====== Document
Lesson Learned 1 – How to prepare the stuffing: I used a box of stove stop stuffing for these recipes (one designed to be used with turkey and one designed for pork) so it already had the seasonings I needed in it but you can also use just a plain stuffing mix. If so, you will need to add some poultry seasoning and dried sage. I also added some sliced onions, sliced mushrooms and diced celery to boost the flavor of the stuffing mix when I made the turkey and substituted sliced apples for the mushrooms when making the pork, but you don’t have to. I’ll put both versions in the recipe below and you can chose whatever method suits you.

The first time I made this most of the stuffing was soft except for the very bottom. I stirred everything together after it was all cooked and it turned out ok. The second time I made this I added a cup of chicken broth to the stuffing mix and it turned out perfectly. Since you put the soup/gravy mixture on top of the meat, it does not totally reach all of the stuffing. And since a turkey breast doesn’t have a lot of fat to begin with you need the moistness of the chicken broth to get the desired consistency of the stuffing. I also added carrots on top of the stuffing in both recipes and they turned out perfectly. The pork roast had a little more fat so that also helped to keep the stuffing moist.

Onions And Celery Added To The Stuffing

Stuffing With Mushrooms And Carrots For The Turkey

Carrots and Apples for the Pork Roast

Lesson Learned 2 – Spray the crock with cooking spray: After the long hours of slow cooking the stuffing will stick to the crock if you don’t spray it. Make sure you spray the crock with cooking spray before adding the stuffing. You’ll be glad you did at both serving and clean up time.

Season Each Layer

Lesson Learned – Season each layer: Slow cooking requires careful seasoning so food does not come out tasting bland. Remember to season each layer with salt and pepper as you prepare the slow cooker.

Lesson Learned 4 – What kind of turkey to use: I am fortunate to have a grocery store that cuts half turkey breasts on the bone and sells them fresh. This works so well in this recipe. When I first made it I was surprised at the moistness of the turkey breast. My husband loved it.
============
====== Extracted data
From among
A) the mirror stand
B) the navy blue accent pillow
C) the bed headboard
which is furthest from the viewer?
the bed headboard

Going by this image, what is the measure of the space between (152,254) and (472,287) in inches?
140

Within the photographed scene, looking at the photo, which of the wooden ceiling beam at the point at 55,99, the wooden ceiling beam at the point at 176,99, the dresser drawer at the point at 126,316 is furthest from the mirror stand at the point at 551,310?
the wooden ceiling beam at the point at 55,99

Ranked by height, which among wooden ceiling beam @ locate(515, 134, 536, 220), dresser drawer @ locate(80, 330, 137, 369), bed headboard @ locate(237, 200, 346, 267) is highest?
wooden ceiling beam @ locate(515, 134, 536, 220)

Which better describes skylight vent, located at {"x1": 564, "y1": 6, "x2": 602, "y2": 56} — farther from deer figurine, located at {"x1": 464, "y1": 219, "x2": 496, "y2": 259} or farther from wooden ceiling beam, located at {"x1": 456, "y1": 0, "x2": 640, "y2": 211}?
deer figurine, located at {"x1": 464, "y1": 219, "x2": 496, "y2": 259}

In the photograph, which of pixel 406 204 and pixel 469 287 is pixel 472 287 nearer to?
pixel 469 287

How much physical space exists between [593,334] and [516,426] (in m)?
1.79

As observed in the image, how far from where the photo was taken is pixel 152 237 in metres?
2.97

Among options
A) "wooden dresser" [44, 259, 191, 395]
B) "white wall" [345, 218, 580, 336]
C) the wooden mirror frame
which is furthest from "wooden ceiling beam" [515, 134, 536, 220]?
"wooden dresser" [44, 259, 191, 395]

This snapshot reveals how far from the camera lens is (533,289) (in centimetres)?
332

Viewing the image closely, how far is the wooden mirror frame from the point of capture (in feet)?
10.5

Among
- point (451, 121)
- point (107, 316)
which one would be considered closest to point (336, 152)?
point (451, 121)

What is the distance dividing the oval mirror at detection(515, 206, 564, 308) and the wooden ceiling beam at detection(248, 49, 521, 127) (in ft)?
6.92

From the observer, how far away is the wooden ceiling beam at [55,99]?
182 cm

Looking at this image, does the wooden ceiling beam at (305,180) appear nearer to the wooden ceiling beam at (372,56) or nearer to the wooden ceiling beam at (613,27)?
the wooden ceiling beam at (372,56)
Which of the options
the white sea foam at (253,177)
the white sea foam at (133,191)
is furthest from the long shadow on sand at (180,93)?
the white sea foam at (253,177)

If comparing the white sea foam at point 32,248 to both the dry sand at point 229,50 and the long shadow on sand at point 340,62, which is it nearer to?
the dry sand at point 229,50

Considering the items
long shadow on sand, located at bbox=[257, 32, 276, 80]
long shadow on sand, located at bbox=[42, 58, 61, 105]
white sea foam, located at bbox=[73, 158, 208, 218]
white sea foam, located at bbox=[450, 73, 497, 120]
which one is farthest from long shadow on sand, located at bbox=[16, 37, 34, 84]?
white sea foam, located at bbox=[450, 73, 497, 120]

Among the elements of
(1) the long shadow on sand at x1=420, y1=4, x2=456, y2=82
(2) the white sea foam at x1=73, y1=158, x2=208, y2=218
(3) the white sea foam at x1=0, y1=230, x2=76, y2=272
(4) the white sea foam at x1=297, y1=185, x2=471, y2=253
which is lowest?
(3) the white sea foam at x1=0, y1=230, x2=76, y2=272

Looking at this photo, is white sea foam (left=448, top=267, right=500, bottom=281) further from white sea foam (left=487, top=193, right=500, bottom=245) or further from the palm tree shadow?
============
◆ Short problem A ◆
List each line of the records that contains the word "figurine".
◆ Short problem B ◆
Continue the slow-cooker recipe notes from the point where they stop.
The records have no connection to the slow-cooker recipe notes.

◆ Output A ◆
Which better describes skylight vent, located at {"x1": 564, "y1": 6, "x2": 602, "y2": 56} — farther from deer figurine, located at {"x1": 464, "y1": 219, "x2": 496, "y2": 259} or farther from wooden ceiling beam, located at {"x1": 456, "y1": 0, "x2": 640, "y2": 211}?
deer figurine, located at {"x1": 464, "y1": 219, "x2": 496, "y2": 259}

◆ Output B ◆
You can use a boneless breast as well. You really shouldn’t use more than a 3 pound turkey breast for this recipe. If you do, you will need to cook it longer. If you buy the breast frozen be sure to thaw it before putting it in the slow cooker. For 4 people, 2 1/2 – 3 pounds is perfect. You may even have some leftovers. The breast pictured below is on the bone and 2 1/2 pounds.

Lesson Learned 5 – What kind of pork roast to use: I used a 2 1/4 pound boneless pork roast for this recipe. Make sure when you put it in the slow cooker you put it fat side up. That way the fat will drip down onto the stuffing and vegetables. I also seasoned the pork roast with fresh lemon thyme. I didn’t need to do that when I made this recipe with a turkey breast.

Lesson Learned 6 – Combine turkey gravy or pork gravy and mushroom soup for a delightful sauce: I found combining gravies with the soup created a surprisingly flavorful sauce to put over the meat. When I made the turkey I used a cream of mushroom soup. When I made the pork I used a cremini mushroom bisque soup. Both were great, although in hindsight I preferred the mushroom bisque over the cream of mushroom.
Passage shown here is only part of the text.